GOAL.
Turn the material below into a numbered list with one line per item, leaving out the blank lines.

PROVIDED RECORDS.
==============================

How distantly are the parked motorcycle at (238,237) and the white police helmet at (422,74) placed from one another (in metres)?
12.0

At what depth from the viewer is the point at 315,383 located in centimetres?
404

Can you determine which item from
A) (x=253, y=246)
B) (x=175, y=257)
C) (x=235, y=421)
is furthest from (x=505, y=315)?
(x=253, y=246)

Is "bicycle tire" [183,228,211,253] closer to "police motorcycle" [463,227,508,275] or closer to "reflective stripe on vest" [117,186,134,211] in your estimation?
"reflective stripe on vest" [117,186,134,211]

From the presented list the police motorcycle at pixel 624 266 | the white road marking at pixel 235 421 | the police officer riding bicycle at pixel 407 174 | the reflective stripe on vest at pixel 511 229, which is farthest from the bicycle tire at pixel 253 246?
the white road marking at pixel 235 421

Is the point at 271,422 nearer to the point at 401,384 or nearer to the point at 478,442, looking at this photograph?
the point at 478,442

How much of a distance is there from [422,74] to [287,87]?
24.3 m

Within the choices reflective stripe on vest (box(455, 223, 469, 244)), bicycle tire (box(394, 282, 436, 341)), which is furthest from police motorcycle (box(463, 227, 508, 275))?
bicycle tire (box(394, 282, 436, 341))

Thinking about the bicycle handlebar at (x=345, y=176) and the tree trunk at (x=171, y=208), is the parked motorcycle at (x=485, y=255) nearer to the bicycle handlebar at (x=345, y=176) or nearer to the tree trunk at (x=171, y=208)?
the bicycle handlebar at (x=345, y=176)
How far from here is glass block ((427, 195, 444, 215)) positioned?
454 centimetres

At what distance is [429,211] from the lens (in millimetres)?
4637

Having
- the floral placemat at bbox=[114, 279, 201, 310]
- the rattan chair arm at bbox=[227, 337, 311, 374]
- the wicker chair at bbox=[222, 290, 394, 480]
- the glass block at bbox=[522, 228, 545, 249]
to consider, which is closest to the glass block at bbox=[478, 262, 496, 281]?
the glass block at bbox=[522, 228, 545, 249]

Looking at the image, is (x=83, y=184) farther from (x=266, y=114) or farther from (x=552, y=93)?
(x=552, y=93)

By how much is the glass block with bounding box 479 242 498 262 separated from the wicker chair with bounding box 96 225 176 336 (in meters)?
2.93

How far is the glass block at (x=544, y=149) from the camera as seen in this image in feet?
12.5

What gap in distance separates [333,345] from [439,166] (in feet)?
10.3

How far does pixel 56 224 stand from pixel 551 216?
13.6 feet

==============================

THE SOLUTION.
1. How distantly are the parked motorcycle at (238,237) and the white police helmet at (422,74) placed from one another (in metres)?
2. 12.0
3. At what depth from the viewer is the point at 315,383 located in centimetres?
4. 404
5. Can you determine which item from
6. A) (x=253, y=246)
7. B) (x=175, y=257)
8. C) (x=235, y=421)
9. is furthest from (x=505, y=315)?
10. (x=253, y=246)
11. Is "bicycle tire" [183,228,211,253] closer to "police motorcycle" [463,227,508,275] or closer to "reflective stripe on vest" [117,186,134,211] in your estimation?
12. "reflective stripe on vest" [117,186,134,211]
13. From the presented list the police motorcycle at pixel 624 266 | the white road marking at pixel 235 421 | the police officer riding bicycle at pixel 407 174 | the reflective stripe on vest at pixel 511 229, which is farthest from the bicycle tire at pixel 253 246?
14. the white road marking at pixel 235 421
15. Is the point at 271,422 nearer to the point at 401,384 or nearer to the point at 478,442, looking at this photograph?
16. the point at 478,442
17. How much of a distance is there from [422,74] to [287,87]?
18. 24.3 m
19. Within the choices reflective stripe on vest (box(455, 223, 469, 244)), bicycle tire (box(394, 282, 436, 341)), which is furthest from police motorcycle (box(463, 227, 508, 275))?
20. bicycle tire (box(394, 282, 436, 341))
21. Thinking about the bicycle handlebar at (x=345, y=176) and the tree trunk at (x=171, y=208), is the parked motorcycle at (x=485, y=255) nearer to the bicycle handlebar at (x=345, y=176) or nearer to the tree trunk at (x=171, y=208)?
22. the bicycle handlebar at (x=345, y=176)
23. How far from here is glass block ((427, 195, 444, 215)) positioned?
24. 454 centimetres
25. At what distance is [429,211] from the lens (in millimetres)?
26. 4637
27. Having
28. - the floral placemat at bbox=[114, 279, 201, 310]
29. - the rattan chair arm at bbox=[227, 337, 311, 374]
30. - the wicker chair at bbox=[222, 290, 394, 480]
31. - the glass block at bbox=[522, 228, 545, 249]
32. to consider, which is closest to the glass block at bbox=[478, 262, 496, 281]?
33. the glass block at bbox=[522, 228, 545, 249]
34. Looking at the image, is (x=83, y=184) farther from (x=266, y=114) or farther from (x=552, y=93)?
35. (x=552, y=93)
36. By how much is the glass block with bounding box 479 242 498 262 separated from the wicker chair with bounding box 96 225 176 336 (in meters)?
37. 2.93
38. How far is the glass block at (x=544, y=149) from the camera as seen in this image in feet?
39. 12.5
40. What gap in distance separates [333,345] from [439,166] (in feet)?
41. 10.3
42. How far does pixel 56 224 stand from pixel 551 216?
43. 13.6 feet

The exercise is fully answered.